## [YOUR OBJECTIVE]
Reproduce the entire listing word for word.

## [DATA TO PROCESS]
__________

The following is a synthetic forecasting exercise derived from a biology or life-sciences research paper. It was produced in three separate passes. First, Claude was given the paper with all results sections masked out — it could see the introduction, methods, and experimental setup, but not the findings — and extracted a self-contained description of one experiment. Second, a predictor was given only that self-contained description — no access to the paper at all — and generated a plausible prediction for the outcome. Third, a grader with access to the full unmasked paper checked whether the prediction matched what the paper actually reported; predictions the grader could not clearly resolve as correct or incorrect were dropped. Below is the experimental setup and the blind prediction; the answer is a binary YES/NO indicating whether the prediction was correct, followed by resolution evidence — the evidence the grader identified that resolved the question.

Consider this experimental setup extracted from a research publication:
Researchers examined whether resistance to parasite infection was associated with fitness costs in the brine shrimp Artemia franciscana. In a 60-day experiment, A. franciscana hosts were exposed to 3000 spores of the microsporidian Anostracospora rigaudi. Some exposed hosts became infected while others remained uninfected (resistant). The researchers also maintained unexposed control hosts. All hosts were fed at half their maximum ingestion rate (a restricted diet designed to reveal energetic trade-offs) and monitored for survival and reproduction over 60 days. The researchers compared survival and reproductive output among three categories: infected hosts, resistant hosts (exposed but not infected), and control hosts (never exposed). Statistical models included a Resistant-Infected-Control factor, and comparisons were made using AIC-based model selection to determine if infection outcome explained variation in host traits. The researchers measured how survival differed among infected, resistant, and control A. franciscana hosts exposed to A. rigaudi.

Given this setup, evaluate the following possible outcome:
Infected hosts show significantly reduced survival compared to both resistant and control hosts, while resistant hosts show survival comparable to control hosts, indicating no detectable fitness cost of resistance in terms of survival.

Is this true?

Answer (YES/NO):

__________

## [WRITTEN ANSWER]
The following is a synthetic forecasting exercise derived from a biology or life-sciences research paper. It was produced in three separate passes. First, Claude was given the paper with all results sections masked out — it could see the introduction, methods, and experimental setup, but not the findings — and extracted a self-contained description of one experiment. Second, a predictor was given only that self-contained description — no access to the paper at all — and generated a plausible prediction for the outcome. Third, a grader with access to the full unmasked paper checked whether the prediction matched what the paper actually reported; predictions the grader could not clearly resolve as correct or incorrect were dropped. Below is the experimental setup and the blind prediction; the answer is a binary YES/NO indicating whether the prediction was correct, followed by resolution evidence — the evidence the grader identified that resolved the question.

Consider this experimental setup extracted from a research publication:
Researchers examined whether resistance to parasite infection was associated with fitness costs in the brine shrimp Artemia franciscana. In a 60-day experiment, A. franciscana hosts were exposed to 3000 spores of the microsporidian Anostracospora rigaudi. Some exposed hosts became infected while others remained uninfected (resistant). The researchers also maintained unexposed control hosts. All hosts were fed at half their maximum ingestion rate (a restricted diet designed to reveal energetic trade-offs) and monitored for survival and reproduction over 60 days. The researchers compared survival and reproductive output among three categories: infected hosts, resistant hosts (exposed but not infected), and control hosts (never exposed). Statistical models included a Resistant-Infected-Control factor, and comparisons were made using AIC-based model selection to determine if infection outcome explained variation in host traits. The researchers measured how survival differed among infected, resistant, and control A. franciscana hosts exposed to A. rigaudi.

Given this setup, evaluate the following possible outcome:
Infected hosts show significantly reduced survival compared to both resistant and control hosts, while resistant hosts show survival comparable to control hosts, indicating no detectable fitness cost of resistance in terms of survival.

Is this true?

Answer (YES/NO):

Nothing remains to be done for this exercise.